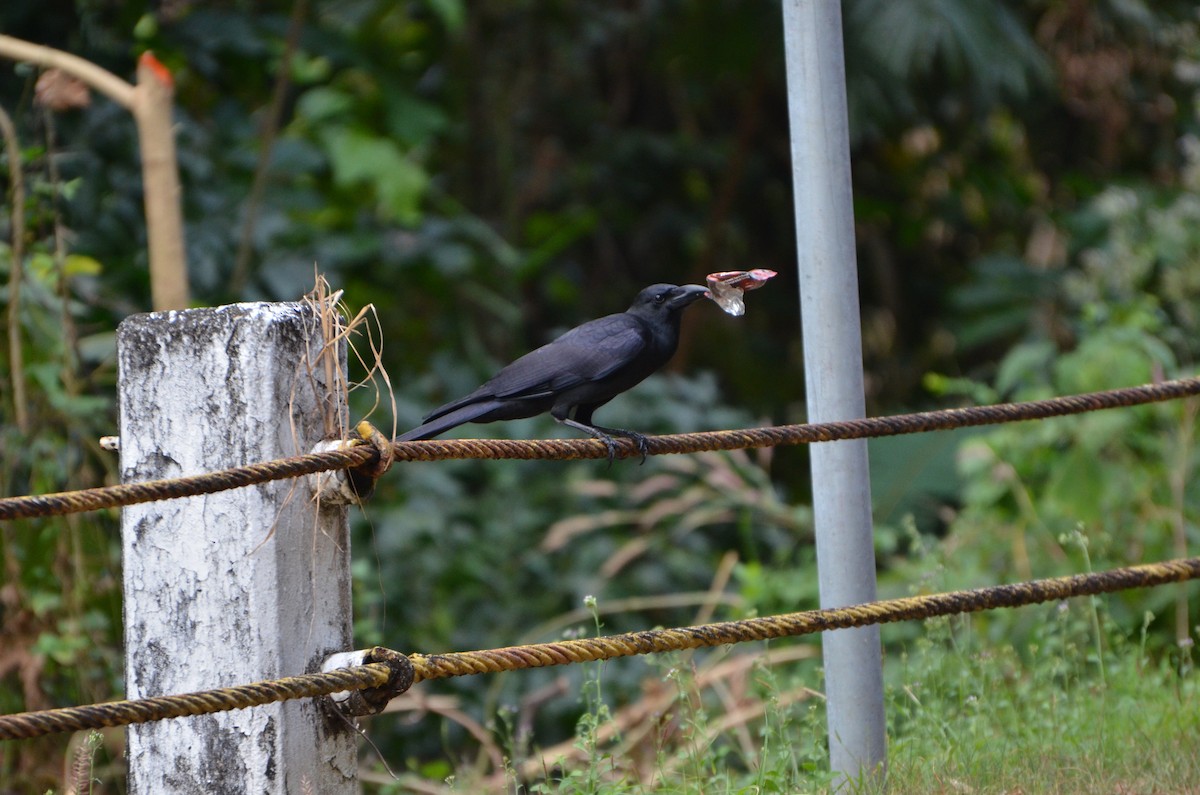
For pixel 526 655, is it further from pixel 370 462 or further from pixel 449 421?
pixel 449 421

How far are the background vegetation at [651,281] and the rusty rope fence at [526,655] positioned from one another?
0.83 feet

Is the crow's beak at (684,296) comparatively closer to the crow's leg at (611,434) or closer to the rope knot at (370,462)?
the crow's leg at (611,434)

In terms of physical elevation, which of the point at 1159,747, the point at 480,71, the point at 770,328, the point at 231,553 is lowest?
the point at 1159,747

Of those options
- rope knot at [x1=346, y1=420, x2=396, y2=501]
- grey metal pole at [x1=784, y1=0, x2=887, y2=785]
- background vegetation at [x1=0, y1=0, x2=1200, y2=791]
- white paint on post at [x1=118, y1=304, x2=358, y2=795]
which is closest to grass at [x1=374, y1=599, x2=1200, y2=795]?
background vegetation at [x1=0, y1=0, x2=1200, y2=791]

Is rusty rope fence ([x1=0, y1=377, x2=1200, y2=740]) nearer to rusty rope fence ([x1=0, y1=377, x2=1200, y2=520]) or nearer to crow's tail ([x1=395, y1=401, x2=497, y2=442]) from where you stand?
rusty rope fence ([x1=0, y1=377, x2=1200, y2=520])

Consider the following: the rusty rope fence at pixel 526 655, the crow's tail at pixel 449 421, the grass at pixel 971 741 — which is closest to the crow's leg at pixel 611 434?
the crow's tail at pixel 449 421

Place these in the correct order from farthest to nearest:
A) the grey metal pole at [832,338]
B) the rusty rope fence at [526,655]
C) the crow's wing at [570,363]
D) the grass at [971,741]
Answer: the crow's wing at [570,363] < the grey metal pole at [832,338] < the grass at [971,741] < the rusty rope fence at [526,655]

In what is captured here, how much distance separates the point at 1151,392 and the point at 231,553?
182 centimetres

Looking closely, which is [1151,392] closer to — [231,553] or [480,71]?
[231,553]

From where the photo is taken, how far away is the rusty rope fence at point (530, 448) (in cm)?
173

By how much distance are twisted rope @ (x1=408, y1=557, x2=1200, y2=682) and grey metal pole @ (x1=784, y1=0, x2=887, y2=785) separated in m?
0.26

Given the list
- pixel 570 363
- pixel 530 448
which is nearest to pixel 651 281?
pixel 570 363

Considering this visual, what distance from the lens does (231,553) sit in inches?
75.6

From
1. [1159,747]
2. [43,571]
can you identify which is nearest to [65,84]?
[43,571]
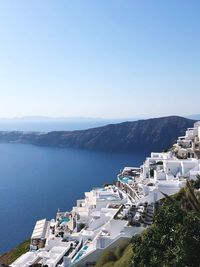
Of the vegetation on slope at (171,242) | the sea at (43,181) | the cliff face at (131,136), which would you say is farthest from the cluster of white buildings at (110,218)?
the cliff face at (131,136)

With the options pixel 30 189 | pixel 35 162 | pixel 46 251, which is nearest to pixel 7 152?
pixel 35 162

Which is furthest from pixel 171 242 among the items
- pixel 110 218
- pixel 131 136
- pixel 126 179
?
pixel 131 136

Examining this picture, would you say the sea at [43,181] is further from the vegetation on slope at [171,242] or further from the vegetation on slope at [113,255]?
the vegetation on slope at [171,242]

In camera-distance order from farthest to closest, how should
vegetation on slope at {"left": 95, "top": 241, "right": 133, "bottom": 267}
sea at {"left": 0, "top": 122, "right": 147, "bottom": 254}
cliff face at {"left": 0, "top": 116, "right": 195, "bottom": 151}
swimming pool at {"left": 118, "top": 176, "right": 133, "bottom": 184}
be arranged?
1. cliff face at {"left": 0, "top": 116, "right": 195, "bottom": 151}
2. sea at {"left": 0, "top": 122, "right": 147, "bottom": 254}
3. swimming pool at {"left": 118, "top": 176, "right": 133, "bottom": 184}
4. vegetation on slope at {"left": 95, "top": 241, "right": 133, "bottom": 267}

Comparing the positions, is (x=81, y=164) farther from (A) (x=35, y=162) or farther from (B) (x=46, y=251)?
(B) (x=46, y=251)

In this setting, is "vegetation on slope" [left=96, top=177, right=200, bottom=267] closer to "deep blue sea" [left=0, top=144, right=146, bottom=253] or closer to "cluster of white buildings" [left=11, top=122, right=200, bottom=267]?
"cluster of white buildings" [left=11, top=122, right=200, bottom=267]

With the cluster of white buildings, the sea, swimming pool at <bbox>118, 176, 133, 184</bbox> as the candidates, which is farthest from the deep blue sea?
swimming pool at <bbox>118, 176, 133, 184</bbox>
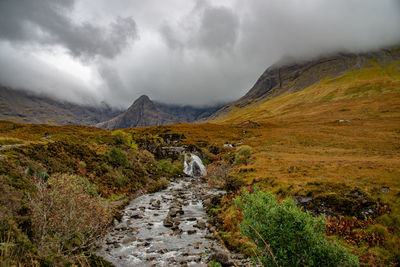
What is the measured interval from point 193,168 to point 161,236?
83.8 ft

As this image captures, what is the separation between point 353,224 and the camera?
33.7 ft

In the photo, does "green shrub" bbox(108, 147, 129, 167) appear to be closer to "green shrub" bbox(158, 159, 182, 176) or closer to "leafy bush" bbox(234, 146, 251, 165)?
"green shrub" bbox(158, 159, 182, 176)

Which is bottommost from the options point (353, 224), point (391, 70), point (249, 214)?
point (353, 224)

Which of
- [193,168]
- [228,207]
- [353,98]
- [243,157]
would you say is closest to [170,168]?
[193,168]

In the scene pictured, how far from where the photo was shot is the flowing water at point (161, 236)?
→ 34.8 ft

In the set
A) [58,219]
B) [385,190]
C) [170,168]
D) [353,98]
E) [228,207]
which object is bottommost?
[170,168]

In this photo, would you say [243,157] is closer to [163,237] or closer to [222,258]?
[163,237]

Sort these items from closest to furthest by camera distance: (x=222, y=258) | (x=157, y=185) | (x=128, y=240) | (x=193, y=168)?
(x=222, y=258) → (x=128, y=240) → (x=157, y=185) → (x=193, y=168)

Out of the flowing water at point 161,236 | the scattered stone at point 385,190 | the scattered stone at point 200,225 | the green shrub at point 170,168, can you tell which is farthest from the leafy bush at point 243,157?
the scattered stone at point 385,190

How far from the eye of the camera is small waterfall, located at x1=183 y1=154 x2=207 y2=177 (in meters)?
38.2

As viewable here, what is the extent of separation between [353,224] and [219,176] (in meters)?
23.4

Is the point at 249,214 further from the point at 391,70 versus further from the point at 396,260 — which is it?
the point at 391,70

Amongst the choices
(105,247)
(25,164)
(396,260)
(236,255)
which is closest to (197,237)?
(236,255)

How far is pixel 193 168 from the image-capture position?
→ 38938 millimetres
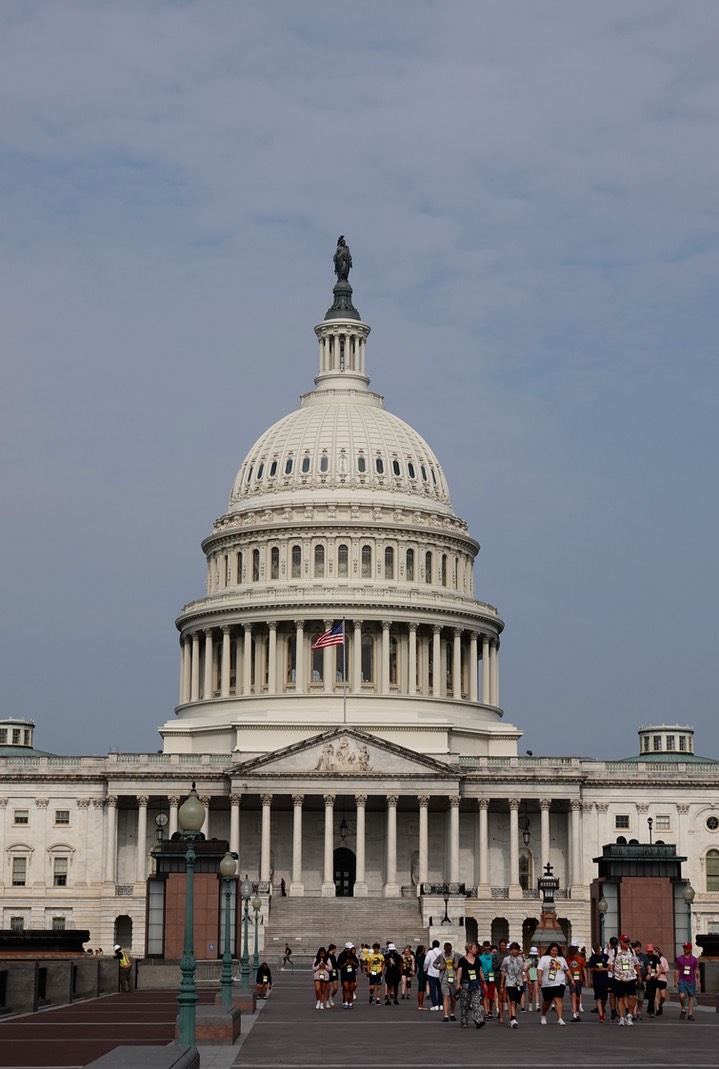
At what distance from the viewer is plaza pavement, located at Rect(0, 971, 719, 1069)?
1516 inches

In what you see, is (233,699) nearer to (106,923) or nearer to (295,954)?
(106,923)

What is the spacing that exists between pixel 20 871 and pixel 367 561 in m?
35.3

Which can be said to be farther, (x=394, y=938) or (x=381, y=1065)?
(x=394, y=938)

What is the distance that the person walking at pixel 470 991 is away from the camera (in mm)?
50906

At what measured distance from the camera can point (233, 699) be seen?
144875 millimetres

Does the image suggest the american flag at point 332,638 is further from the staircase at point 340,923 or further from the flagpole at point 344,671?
the staircase at point 340,923

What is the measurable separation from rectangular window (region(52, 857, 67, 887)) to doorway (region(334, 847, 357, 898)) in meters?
18.4

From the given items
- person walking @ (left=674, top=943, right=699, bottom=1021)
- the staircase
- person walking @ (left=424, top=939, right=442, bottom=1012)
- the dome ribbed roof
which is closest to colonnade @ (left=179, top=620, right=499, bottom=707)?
the dome ribbed roof

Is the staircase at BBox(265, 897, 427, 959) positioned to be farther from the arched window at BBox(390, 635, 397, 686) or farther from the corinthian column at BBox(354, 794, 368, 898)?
the arched window at BBox(390, 635, 397, 686)

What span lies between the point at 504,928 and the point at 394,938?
14.3 m

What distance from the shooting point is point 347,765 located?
130750 mm

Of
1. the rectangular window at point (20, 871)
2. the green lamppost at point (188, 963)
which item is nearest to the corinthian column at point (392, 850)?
the rectangular window at point (20, 871)

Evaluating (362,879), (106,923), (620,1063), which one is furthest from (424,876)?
(620,1063)

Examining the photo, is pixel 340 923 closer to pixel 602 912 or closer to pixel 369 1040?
pixel 602 912
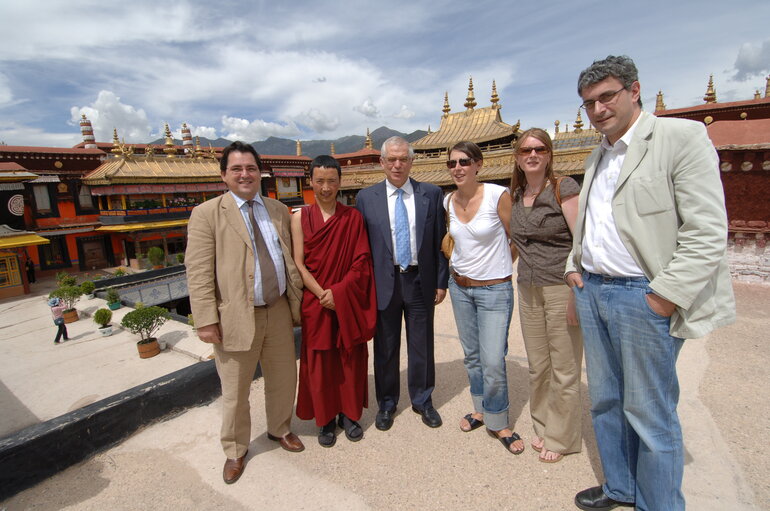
= = = =
[YOUR TASK]: Turn all of the material above into a numbered list with one line per item. Skip blank lines and leave out the pictures.

[SOLVED EXERCISE]:
1. For pixel 526 655, is it further from pixel 370 462 or further from pixel 449 421?
2. pixel 449 421
3. How far are the background vegetation at [651,281] and the rusty rope fence at [526,655] positioned from one another?
4. 0.83 feet
5. Is the crow's beak at (684,296) comparatively closer to the crow's leg at (611,434) or closer to the rope knot at (370,462)?
6. the crow's leg at (611,434)
7. In terms of physical elevation, which of the point at 1159,747, the point at 480,71, the point at 770,328, the point at 231,553 is lowest?
8. the point at 1159,747
9. Of those options
10. - rope knot at [x1=346, y1=420, x2=396, y2=501]
11. - grey metal pole at [x1=784, y1=0, x2=887, y2=785]
12. - background vegetation at [x1=0, y1=0, x2=1200, y2=791]
13. - white paint on post at [x1=118, y1=304, x2=358, y2=795]
14. which is closest to grass at [x1=374, y1=599, x2=1200, y2=795]?
15. background vegetation at [x1=0, y1=0, x2=1200, y2=791]
16. Is rusty rope fence ([x1=0, y1=377, x2=1200, y2=740]) nearer to rusty rope fence ([x1=0, y1=377, x2=1200, y2=520]) or nearer to crow's tail ([x1=395, y1=401, x2=497, y2=442]) from where you stand?
17. rusty rope fence ([x1=0, y1=377, x2=1200, y2=520])
18. Consider the following: the rusty rope fence at pixel 526 655, the crow's tail at pixel 449 421, the grass at pixel 971 741 — which is closest to the crow's leg at pixel 611 434?
19. the crow's tail at pixel 449 421
20. Place these in the correct order from farthest to nearest:
21. A) the grey metal pole at [832,338]
22. B) the rusty rope fence at [526,655]
23. C) the crow's wing at [570,363]
24. D) the grass at [971,741]
25. Answer: the crow's wing at [570,363] < the grey metal pole at [832,338] < the grass at [971,741] < the rusty rope fence at [526,655]
26. In what is captured here, how much distance separates the point at 1151,392 and the point at 231,553?
27. 182 centimetres
28. Looking closely, which is [1151,392] closer to — [231,553] or [480,71]?
29. [231,553]
30. From where the photo is taken, how far away is the rusty rope fence at point (530, 448) (in cm)?
31. 173
32. By how much distance are twisted rope @ (x1=408, y1=557, x2=1200, y2=682) and grey metal pole @ (x1=784, y1=0, x2=887, y2=785) separated in m?
33. 0.26
34. Given the list
35. - pixel 570 363
36. - pixel 530 448
37. which is nearest to pixel 651 281?
38. pixel 570 363
39. Considering this visual, what distance from the lens does (231,553) sit in inches?
40. 75.6
41. From
42. 1. [1159,747]
43. 2. [43,571]
44. can you identify which is nearest to [65,84]?
45. [43,571]
46. Of the vegetation on slope at (171,242) | the sea at (43,181) | the cliff face at (131,136), which would you say is farthest from the cluster of white buildings at (110,218)?
47. the cliff face at (131,136)
48. With the options pixel 30 189 | pixel 35 162 | pixel 46 251, which is nearest to pixel 7 152?
49. pixel 35 162
50. Which is furthest from pixel 171 242 among the items
51. - pixel 110 218
52. - pixel 131 136
53. - pixel 126 179
54. ?
55. pixel 131 136
56. Examining this picture, would you say the sea at [43,181] is further from the vegetation on slope at [171,242] or further from the vegetation on slope at [113,255]?
57. the vegetation on slope at [171,242]
58. In camera-distance order from farthest to closest, how should
59. vegetation on slope at {"left": 95, "top": 241, "right": 133, "bottom": 267}
60. sea at {"left": 0, "top": 122, "right": 147, "bottom": 254}
61. cliff face at {"left": 0, "top": 116, "right": 195, "bottom": 151}
62. swimming pool at {"left": 118, "top": 176, "right": 133, "bottom": 184}
63. be arranged?
64. 1. cliff face at {"left": 0, "top": 116, "right": 195, "bottom": 151}
65. 2. sea at {"left": 0, "top": 122, "right": 147, "bottom": 254}
66. 3. swimming pool at {"left": 118, "top": 176, "right": 133, "bottom": 184}
67. 4. vegetation on slope at {"left": 95, "top": 241, "right": 133, "bottom": 267}
68. Comparing the positions, is (x=81, y=164) farther from (A) (x=35, y=162) or farther from (B) (x=46, y=251)?
69. (B) (x=46, y=251)
70. In this setting, is "vegetation on slope" [left=96, top=177, right=200, bottom=267] closer to "deep blue sea" [left=0, top=144, right=146, bottom=253] or closer to "cluster of white buildings" [left=11, top=122, right=200, bottom=267]?
71. "cluster of white buildings" [left=11, top=122, right=200, bottom=267]
72. With the cluster of white buildings, the sea, swimming pool at <bbox>118, 176, 133, 184</bbox> as the candidates, which is farthest from the deep blue sea?
73. swimming pool at <bbox>118, 176, 133, 184</bbox>
74. What is the measured interval from point 193,168 to point 161,236?
75. 83.8 ft
76. As this image captures, what is the separation between point 353,224 and the camera?
77. 33.7 ft
78. In the photo, does "green shrub" bbox(108, 147, 129, 167) appear to be closer to "green shrub" bbox(158, 159, 182, 176) or closer to "leafy bush" bbox(234, 146, 251, 165)?
79. "green shrub" bbox(158, 159, 182, 176)
80. Which is bottommost from the options point (353, 224), point (391, 70), point (249, 214)?
81. point (353, 224)
82. Which of
83. - [193,168]
84. - [228,207]
85. - [353,98]
86. - [243,157]
87. would you say is closest to [170,168]?
88. [193,168]
89. In the scene pictured, how far from where the photo was shot is the flowing water at point (161, 236)?
90. → 34.8 ft
91. In the set
92. A) [58,219]
93. B) [385,190]
94. C) [170,168]
95. D) [353,98]
96. E) [228,207]
97. which object is bottommost?
98. [170,168]
99. In this photo, would you say [243,157] is closer to [163,237] or closer to [222,258]?
100. [163,237]
101. Sort these items from closest to furthest by camera distance: (x=222, y=258) | (x=157, y=185) | (x=128, y=240) | (x=193, y=168)?
102. (x=222, y=258) → (x=128, y=240) → (x=157, y=185) → (x=193, y=168)
103. Out of the flowing water at point 161,236 | the scattered stone at point 385,190 | the scattered stone at point 200,225 | the green shrub at point 170,168, can you tell which is farthest from the leafy bush at point 243,157?
104. the scattered stone at point 385,190
105. How far from the eye of the camera is small waterfall, located at x1=183 y1=154 x2=207 y2=177 (in meters)?
106. 38.2
107. As viewable here, what is the extent of separation between [353,224] and [219,176] (in meters)?
108. 23.4
109. Is the point at 249,214 further from the point at 391,70 versus further from the point at 396,260 — which is it?
110. the point at 391,70
111. Amongst the choices
112. (105,247)
113. (25,164)
114. (396,260)
115. (236,255)
116. which is closest to (197,237)?
117. (236,255)
118. How far is pixel 193 168 from the image-capture position?
119. → 38938 millimetres
120. At what distance from the viewer is plaza pavement, located at Rect(0, 971, 719, 1069)?
121. 1516 inches
122. In what you see, is (233,699) nearer to (106,923) or nearer to (295,954)?
123. (106,923)
124. What is the spacing that exists between pixel 20 871 and pixel 367 561 in m?
125. 35.3
126. Which can be said to be farther, (x=394, y=938) or (x=381, y=1065)?
127. (x=394, y=938)
128. What is the distance that the person walking at pixel 470 991 is away from the camera (in mm)?
129. 50906
130. At what measured distance from the camera can point (233, 699) be seen?
131. 144875 millimetres
132. Does the image suggest the american flag at point 332,638 is further from the staircase at point 340,923 or further from the flagpole at point 344,671?
133. the staircase at point 340,923
134. What is the measurable separation from rectangular window (region(52, 857, 67, 887)) to doorway (region(334, 847, 357, 898)) in meters?
135. 18.4
136. From the given items
137. - person walking @ (left=674, top=943, right=699, bottom=1021)
138. - the staircase
139. - person walking @ (left=424, top=939, right=442, bottom=1012)
140. - the dome ribbed roof
141. which is closest to colonnade @ (left=179, top=620, right=499, bottom=707)?
142. the dome ribbed roof
143. Is the staircase at BBox(265, 897, 427, 959) positioned to be farther from the arched window at BBox(390, 635, 397, 686) or farther from the corinthian column at BBox(354, 794, 368, 898)?
144. the arched window at BBox(390, 635, 397, 686)
145. What span lies between the point at 504,928 and the point at 394,938?
146. 14.3 m
147. What distance from the shooting point is point 347,765 located?
148. 130750 mm
149. Of
150. 1. the rectangular window at point (20, 871)
151. 2. the green lamppost at point (188, 963)
152. which item is nearest to the corinthian column at point (392, 850)?
153. the rectangular window at point (20, 871)
154. Evaluating (362,879), (106,923), (620,1063), which one is furthest from (424,876)?
155. (620,1063)
156. Examining the photo, is pixel 340 923 closer to pixel 602 912 or closer to pixel 369 1040?
157. pixel 602 912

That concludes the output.